Chlorides and Sulphates demonstrate high dispersions in quality groups 5 and 6. It can affect the overall output of the models. The possible solutions could be:
- To drop the outliers group-based;
- To apply different type of transformation, i.e. `log()` or `log10()` transformations.
- Do nothing and see how those outliers will affect our model.

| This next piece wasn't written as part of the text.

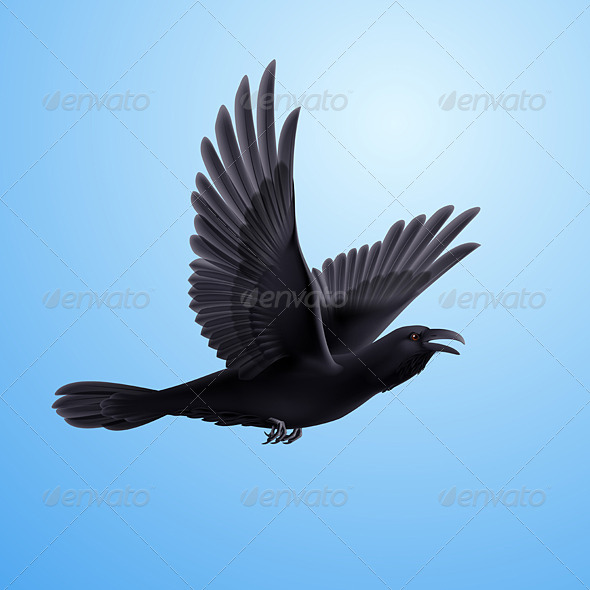 GraphicRiver Black Raven on Blue Background 8040437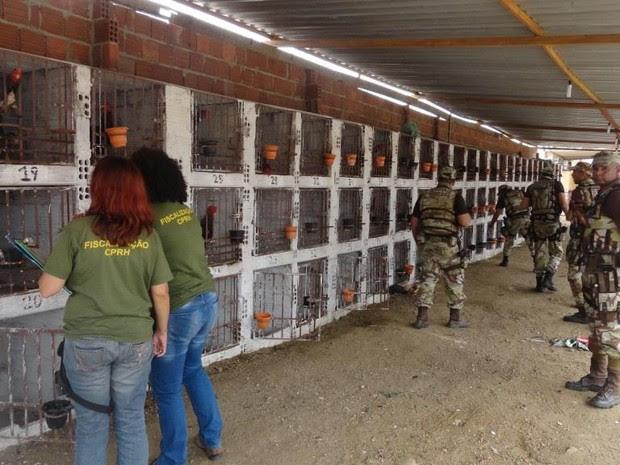 Rinha com 145 galos foi desativa em Toritama, no Agreste (Foto: Divulgação/Assessoria)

As the outliers are essential part of the features that influence the dependent variable, I definitely won't drop them. It seems like application of the `log10` transformation is appropriate in this case. Log10 is more powerful than simple logarithmic transformation, and we see some major skewness in the features.

In [16]:
#@title Salts

fig = px.histogram(df['chlorides'],
                   x="chlorides",
                   y="chlorides",
                   color=df['quality'],
                   marginal="box")

fig.update_layout(
    yaxis_title='Sum of Chlorides',
    xaxis_title='Chlorides',
    title={
        'text': 'The Distribution of Chlorides by Quality',
        'x': 0.5,
        'y': 0.95,
        'xanchor': 'center',
        'yanchor': 'top',
        'font': dict(
            size=15
        )
    }
)

fig = px.histogram(df['sulphates'],
                   x="sulphates",
                   y="sulphates",
                   color=df['quality'], marginal="box")

fig.update_layout(
    yaxis_title='Sum of Sulphates',
    xaxis_title='Sulphates',
    title={
        'text': 'The Distribution of Sulphates by Quality',
        'x': 0.5,
        'y': 0.95,
        'xanchor': 'center',
        'yanchor': 'top',
        'font': dict(
            size=15
        )
    }
)

We still have some skewness in `chlorides` and `sulphates`, but now we can proceed with that. Also, as I mentioned earlier, we will transform the `residual sugar` to `sweetness` feature, then drop it.

In [17]:
#@title Reducing skewness of salts

df['chlorides'] = np.log10(df['chlorides'])
df['sulphates'] = np.log10(df['sulphates'])

print('---------------------')
print('Skewness of the data:')
print('---------------------')
round(df.skew(),2)

---------------------
Skewness of the data:
---------------------


fixed acidity           0.69
volatile acidity        0.11
citric acid             0.32
residual sugar          4.54
chlorides               1.75
free sulfur dioxide     0.48
total sulfur dioxide    0.64
density                 0.07
pH                      0.19
sulphates               0.92
alcohol                 0.76
quality                 0.22
dtype: float64

# Feature engineering

1. Creating new features
    - active SO2
    - sweetness of wine
    - low pH, high pH
2. Encoding quality good and bad 1/0
3. Drop sugar and quality
4. Scaling the data

First of all, lets create some new features. As I investigated in the first part, I can group the sweetness of wine based on its residual sugar. I also can calculate the amount of active SO2 that interacted with alcohol and sugar in the wine-making process. And then I can group wines based on the pH acidity.

As my goal is to build a model that can classify the wines as good and bad, I should encode the quality into the binary scale.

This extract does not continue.